Greenbank Farm: The Farm that was Saved

Greenbank Farm, in Washington State, is a community supported farm that teaches the importance of saving seeds, food supply, and cultivating land through local self-governance.


| Winter 2013-2014


The community gathers regularly on Greenbank Farm on Washington State’s beautiful Whidbey Island. They learn about seed saving and sustainable farming. They may also walk its nature paths, enjoy its demonstration gardens, or purchase food or art from several local businesses that generate income for the farm.

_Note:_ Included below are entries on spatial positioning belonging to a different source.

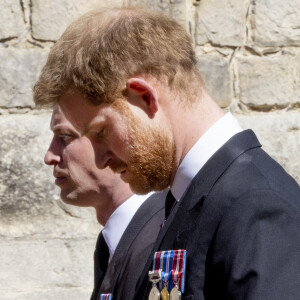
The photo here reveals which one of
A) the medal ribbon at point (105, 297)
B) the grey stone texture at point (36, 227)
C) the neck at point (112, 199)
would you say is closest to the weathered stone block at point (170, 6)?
the grey stone texture at point (36, 227)

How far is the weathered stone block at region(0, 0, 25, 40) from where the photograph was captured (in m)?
3.65

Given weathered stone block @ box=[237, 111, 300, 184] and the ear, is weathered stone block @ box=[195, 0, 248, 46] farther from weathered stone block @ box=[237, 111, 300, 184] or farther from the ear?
the ear

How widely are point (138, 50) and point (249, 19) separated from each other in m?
2.02

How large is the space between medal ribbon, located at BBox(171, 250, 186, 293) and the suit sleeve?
0.31 ft

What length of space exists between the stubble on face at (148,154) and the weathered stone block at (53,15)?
1868mm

Not so long ago, though, this historic former-loganberry farm was about to succumb to residential development. But the local citizens rallied to save it, and turned it into a Mecca for nature lovers, sustainable farmers and gardeners instead.

History of Greenbank Farm

In the early 1900s, the farm encompassed 522 acres. The owners harvested its woodland trees and ran their dairy in the fields. It was eventually sold to John Molz in the 1940s. By 1970, Molz had turned the property into the largest loganberry farm in the country. In the early 70s, a wine company purchased ownership of the property. But in 1995, that company revealed plans to sell the property for residential lot development.

Between 1995 and 1997, locals and friends of locals rallied to make a plan to rescue the farm from development. By 1997, a consortium was formed made up of Island County (the county in which the farm resides) the Nature Conservancy, and the Port of Coupeville (Coupeville is a town near the farm). Together, they purchased the entire 522-acre property. To be exact, the Port of Coupeville acquired the 151-acre operating farm, while Island County and the Nature Conservancy now own the remaining woodlands.

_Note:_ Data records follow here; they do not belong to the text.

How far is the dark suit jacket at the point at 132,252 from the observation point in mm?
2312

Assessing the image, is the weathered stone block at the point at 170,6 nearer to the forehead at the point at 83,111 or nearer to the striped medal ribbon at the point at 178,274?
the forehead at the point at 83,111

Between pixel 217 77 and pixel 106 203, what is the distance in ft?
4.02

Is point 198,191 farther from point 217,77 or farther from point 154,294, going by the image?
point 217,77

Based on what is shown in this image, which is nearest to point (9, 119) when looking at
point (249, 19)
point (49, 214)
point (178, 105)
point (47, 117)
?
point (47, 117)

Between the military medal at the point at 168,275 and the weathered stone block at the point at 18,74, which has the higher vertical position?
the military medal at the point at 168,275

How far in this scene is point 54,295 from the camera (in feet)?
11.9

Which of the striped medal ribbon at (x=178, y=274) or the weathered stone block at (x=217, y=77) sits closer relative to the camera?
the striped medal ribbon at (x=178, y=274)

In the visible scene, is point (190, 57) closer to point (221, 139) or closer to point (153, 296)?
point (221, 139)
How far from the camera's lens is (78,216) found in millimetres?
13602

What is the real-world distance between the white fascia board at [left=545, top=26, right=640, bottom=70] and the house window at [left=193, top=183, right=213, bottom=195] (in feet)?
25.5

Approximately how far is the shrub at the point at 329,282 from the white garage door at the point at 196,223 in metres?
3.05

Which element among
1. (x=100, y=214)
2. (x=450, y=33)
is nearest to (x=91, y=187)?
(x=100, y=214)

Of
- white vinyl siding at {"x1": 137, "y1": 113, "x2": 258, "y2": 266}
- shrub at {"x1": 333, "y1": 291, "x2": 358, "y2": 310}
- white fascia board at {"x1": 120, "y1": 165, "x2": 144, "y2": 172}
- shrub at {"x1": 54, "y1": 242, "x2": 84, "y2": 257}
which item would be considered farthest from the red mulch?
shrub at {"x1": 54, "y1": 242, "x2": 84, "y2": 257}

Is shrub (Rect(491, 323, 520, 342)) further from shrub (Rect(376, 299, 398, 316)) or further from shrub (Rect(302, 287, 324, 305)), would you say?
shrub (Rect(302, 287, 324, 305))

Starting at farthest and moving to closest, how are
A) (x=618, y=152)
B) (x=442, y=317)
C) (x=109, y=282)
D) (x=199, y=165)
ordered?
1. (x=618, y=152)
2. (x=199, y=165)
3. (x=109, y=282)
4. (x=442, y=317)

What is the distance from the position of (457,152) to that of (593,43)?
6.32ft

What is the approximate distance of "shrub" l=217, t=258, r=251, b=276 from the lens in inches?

By 2008, the Greenbank Farm Ag Training Center was established. And in 2009, community volunteers developed a new Master Site Plan which was approved by officials; they call it their “road map to the future.” Today, the farm’s main barn dates from 1904. The former farmhand’s house is still in use and is called the “Jim Davis House.” The rest of the buildings repliĀ­cate those of early 1900s farms.